O K-07 é um dos dez trens que integram a
chamada frota K, que está no centro do caso de corrupção na área de
transportes sobre trilhos paulista nas gestões de José Serra e Geraldo
Alckmin. Como ISTOÉ revelou há dois anos, o Ministério Público investiga
irregularidades nas reformas das composições da frota K. Ao contrário
do argumento do Metrô de que os reparos seriam vantajosos por razões
econômicas, constatou-se que os veículos foram renovados a preços mais
altos do que o de um trem novo em folha. A modernização de 98 trens –
incluindo os da frota K – das Linhas Azul e Vermelha foi orçada em R$
1,6 bilhão. A conta final, porém, chegou a R$ 2,5 bilhões, o que
representa um rombo de R$ 857 milhões aos cofres públicos. De acordo com
a apuração do Ministério Público de São Paulo, dos 98 trens que
precisavam ser reformados, somente 46 foram entregues. Hoje, restam 52
composições sem reforma, mas que permanecem em circulação.
As falhas da frota K são o retrato pronto e
acabado de como a corrupção é nefasta. Poucas vezes foi possível
comprovar uma relação tão direta entre a malversação dos recursos
públicos e os prejuízos causados às pessoas. Agora, dois dossiês obtidos
com exclusividade por ISTOÉ junto ao Sindicato dos Metroviários revelam
que, além de colocar em risco a vida de operadores e usuários, o lote
de trens reformados pelo consórcio liderado pela Alston e investigado
pelo Ministério Público causa um prejuízo anual de R$ 168 milhões ao
governo de São Paulo. De acordo com o Sindicato dos Metroviários, os
trens da temível frota K são obrigados a parar para fazer manutenção com
frequência maior do que outras linhas, graças às recorrentes falhas.

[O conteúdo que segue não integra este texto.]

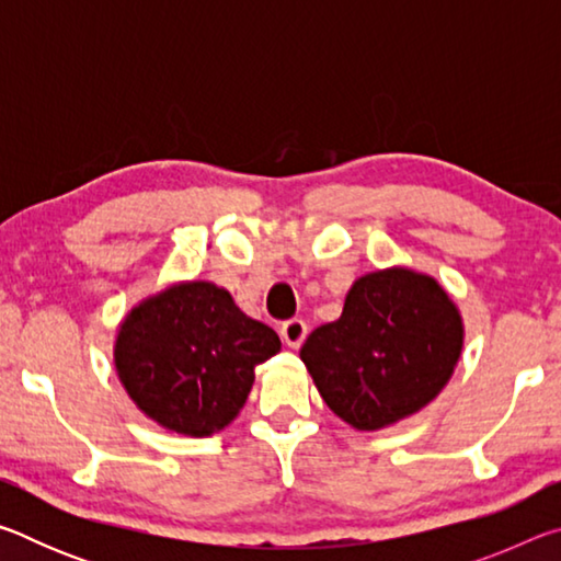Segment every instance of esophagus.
<instances>
[{
    "label": "esophagus",
    "instance_id": "1",
    "mask_svg": "<svg viewBox=\"0 0 561 561\" xmlns=\"http://www.w3.org/2000/svg\"><path fill=\"white\" fill-rule=\"evenodd\" d=\"M279 334H282L284 344H287L289 348H299L304 344V339H307V334H309V327L304 319H289L282 324Z\"/></svg>",
    "mask_w": 561,
    "mask_h": 561
}]
</instances>
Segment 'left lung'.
Here are the masks:
<instances>
[{
  "mask_svg": "<svg viewBox=\"0 0 561 561\" xmlns=\"http://www.w3.org/2000/svg\"><path fill=\"white\" fill-rule=\"evenodd\" d=\"M462 348V321L435 279L396 267L348 289L336 321L304 341L321 398L358 431L421 411L443 391Z\"/></svg>",
  "mask_w": 561,
  "mask_h": 561,
  "instance_id": "8db88e82",
  "label": "left lung"
}]
</instances>
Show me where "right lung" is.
<instances>
[{
	"label": "right lung",
	"mask_w": 561,
	"mask_h": 561,
	"mask_svg": "<svg viewBox=\"0 0 561 561\" xmlns=\"http://www.w3.org/2000/svg\"><path fill=\"white\" fill-rule=\"evenodd\" d=\"M282 348L230 291L187 282L130 311L116 341L121 383L146 415L183 435H213L240 413L254 366Z\"/></svg>",
	"instance_id": "add662e5"
}]
</instances>
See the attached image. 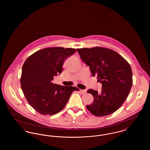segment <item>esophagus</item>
<instances>
[{
	"instance_id": "34e87169",
	"label": "esophagus",
	"mask_w": 150,
	"mask_h": 150,
	"mask_svg": "<svg viewBox=\"0 0 150 150\" xmlns=\"http://www.w3.org/2000/svg\"><path fill=\"white\" fill-rule=\"evenodd\" d=\"M80 92L82 94H85L86 93V90H80Z\"/></svg>"
}]
</instances>
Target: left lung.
Listing matches in <instances>:
<instances>
[{
    "label": "left lung",
    "instance_id": "8db88e82",
    "mask_svg": "<svg viewBox=\"0 0 150 150\" xmlns=\"http://www.w3.org/2000/svg\"><path fill=\"white\" fill-rule=\"evenodd\" d=\"M81 60L89 66L92 75L102 84L101 93L93 89L94 101L86 105L96 116L114 113L127 99L131 89L132 71L128 62L115 51L102 47L77 49Z\"/></svg>",
    "mask_w": 150,
    "mask_h": 150
}]
</instances>
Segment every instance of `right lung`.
I'll return each instance as SVG.
<instances>
[{"instance_id":"right-lung-1","label":"right lung","mask_w":150,"mask_h":150,"mask_svg":"<svg viewBox=\"0 0 150 150\" xmlns=\"http://www.w3.org/2000/svg\"><path fill=\"white\" fill-rule=\"evenodd\" d=\"M76 50L62 47L38 50L25 61L22 66L21 86L30 106L41 114H57L66 106L74 91L71 86L54 84L53 76L61 74L66 59Z\"/></svg>"}]
</instances>
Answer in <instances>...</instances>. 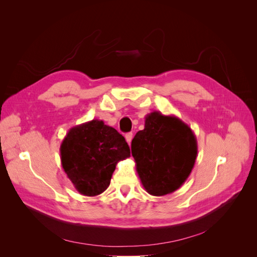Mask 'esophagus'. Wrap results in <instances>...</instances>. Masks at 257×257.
<instances>
[{
    "label": "esophagus",
    "instance_id": "esophagus-1",
    "mask_svg": "<svg viewBox=\"0 0 257 257\" xmlns=\"http://www.w3.org/2000/svg\"><path fill=\"white\" fill-rule=\"evenodd\" d=\"M132 139H133V133H127V134L125 135V141L127 142L128 145H131Z\"/></svg>",
    "mask_w": 257,
    "mask_h": 257
}]
</instances>
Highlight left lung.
<instances>
[{
  "instance_id": "8db88e82",
  "label": "left lung",
  "mask_w": 257,
  "mask_h": 257,
  "mask_svg": "<svg viewBox=\"0 0 257 257\" xmlns=\"http://www.w3.org/2000/svg\"><path fill=\"white\" fill-rule=\"evenodd\" d=\"M131 149L145 190L164 196L189 178L197 157V141L182 120L153 111L147 114L145 128L137 132Z\"/></svg>"
}]
</instances>
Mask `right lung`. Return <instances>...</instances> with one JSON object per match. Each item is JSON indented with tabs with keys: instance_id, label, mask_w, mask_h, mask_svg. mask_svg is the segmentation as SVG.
Masks as SVG:
<instances>
[{
	"instance_id": "obj_1",
	"label": "right lung",
	"mask_w": 257,
	"mask_h": 257,
	"mask_svg": "<svg viewBox=\"0 0 257 257\" xmlns=\"http://www.w3.org/2000/svg\"><path fill=\"white\" fill-rule=\"evenodd\" d=\"M60 153L67 178L85 196L102 194L109 186L118 162L131 157L124 137L97 119L69 130Z\"/></svg>"
}]
</instances>
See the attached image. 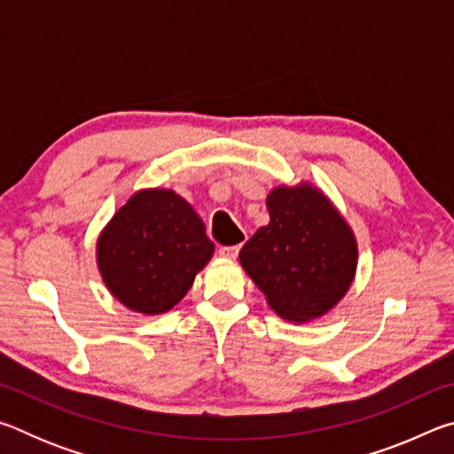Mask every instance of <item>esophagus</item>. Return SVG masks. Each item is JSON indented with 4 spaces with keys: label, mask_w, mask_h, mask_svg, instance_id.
<instances>
[{
    "label": "esophagus",
    "mask_w": 454,
    "mask_h": 454,
    "mask_svg": "<svg viewBox=\"0 0 454 454\" xmlns=\"http://www.w3.org/2000/svg\"><path fill=\"white\" fill-rule=\"evenodd\" d=\"M238 252H240V246H222V248L218 250V254L222 258H228V260H236Z\"/></svg>",
    "instance_id": "obj_1"
}]
</instances>
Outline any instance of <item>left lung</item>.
Wrapping results in <instances>:
<instances>
[{
    "mask_svg": "<svg viewBox=\"0 0 454 454\" xmlns=\"http://www.w3.org/2000/svg\"><path fill=\"white\" fill-rule=\"evenodd\" d=\"M270 222L240 250V264L280 318L306 325L350 290L358 242L317 184H280L266 198Z\"/></svg>",
    "mask_w": 454,
    "mask_h": 454,
    "instance_id": "1",
    "label": "left lung"
}]
</instances>
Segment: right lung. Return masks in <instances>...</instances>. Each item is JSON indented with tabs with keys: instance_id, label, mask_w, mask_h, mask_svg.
Returning <instances> with one entry per match:
<instances>
[{
	"instance_id": "1",
	"label": "right lung",
	"mask_w": 454,
	"mask_h": 454,
	"mask_svg": "<svg viewBox=\"0 0 454 454\" xmlns=\"http://www.w3.org/2000/svg\"><path fill=\"white\" fill-rule=\"evenodd\" d=\"M214 254V242L188 200L170 188H142L126 200L96 242V264L128 310H172Z\"/></svg>"
}]
</instances>
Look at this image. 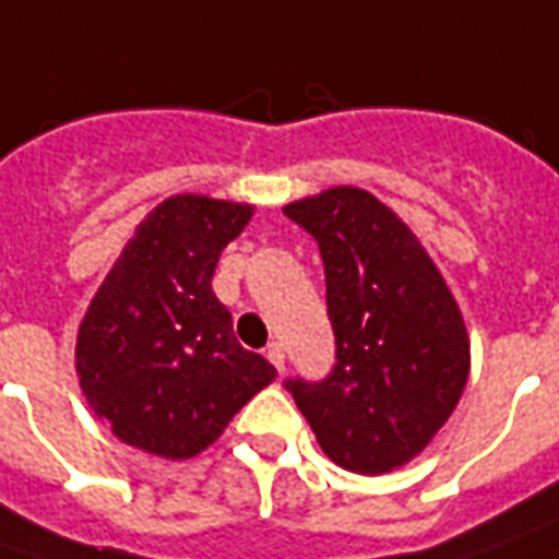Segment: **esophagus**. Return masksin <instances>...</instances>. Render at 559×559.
I'll use <instances>...</instances> for the list:
<instances>
[{"label":"esophagus","mask_w":559,"mask_h":559,"mask_svg":"<svg viewBox=\"0 0 559 559\" xmlns=\"http://www.w3.org/2000/svg\"><path fill=\"white\" fill-rule=\"evenodd\" d=\"M266 357H269V362L278 369V372H284V347H281L278 342H272V345L266 347Z\"/></svg>","instance_id":"34e87169"}]
</instances>
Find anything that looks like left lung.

Isso gera danos aos usuários e perdas ao Erário. O último dossiê
produzido pelo Sindicato dos Metroviários, entre outubro e novembro do
ano passado, registrou 696 problemas somente nesse período em sete trens
que haviam sido reformados. Desses, mais de 300 falhas ocorreram no
trem K-07.
O caso mais grave foi a pane que paralisou
os trens da Linha-3 Vermelha no dia 4 de fevereiro. De acordo com um
relatório produzido pela Comissão Interna de Prevenção de Acidentes
(Cipa), foram levantadas dez anormalidades técnicas nas composições, o
que contraria a afirmação do secretário de Transportes Metropolitanos de
São Paulo, Jurandir Fernandes, de que o tumulto teria sido causado por
“grupos organizados” (ver quadro). “Os seguranças do Metrô relataram na
reunião extraordinária que não viram ninguém com o rosto coberto ou
pessoas envolvidas em atos de vandalismo que pudessem caracterizar
grupos organizados”, disse à ISTOÉ um condutor da Linha Vermelha. Os
perigos são imensos diante da quantidade de usuários da Linha 3 do
Metrô. São aproximadamente 629 mil passageiros por dia. Para atender à
forte demanda, os trens são colocados em circulação mesmo apresentando
falhas graves. “Provar a eficiência dos trens se torna uma prioridade em
detrimento da segurança das pessoas”, diz um funcionário do Metrô. O
mesmo operador diz que os maquinistas foram impedidos de ter acesso aos
softwares que registram as falhas técnicas. “É inadmissível uma
sequência de falhas como as que foram vistas em um metrô moderno como o
de São Paulo, que transporta milhões de usuários”, afirma Cláudio Weber
Abramo, diretor-executivo da ONG Transparência Brasil.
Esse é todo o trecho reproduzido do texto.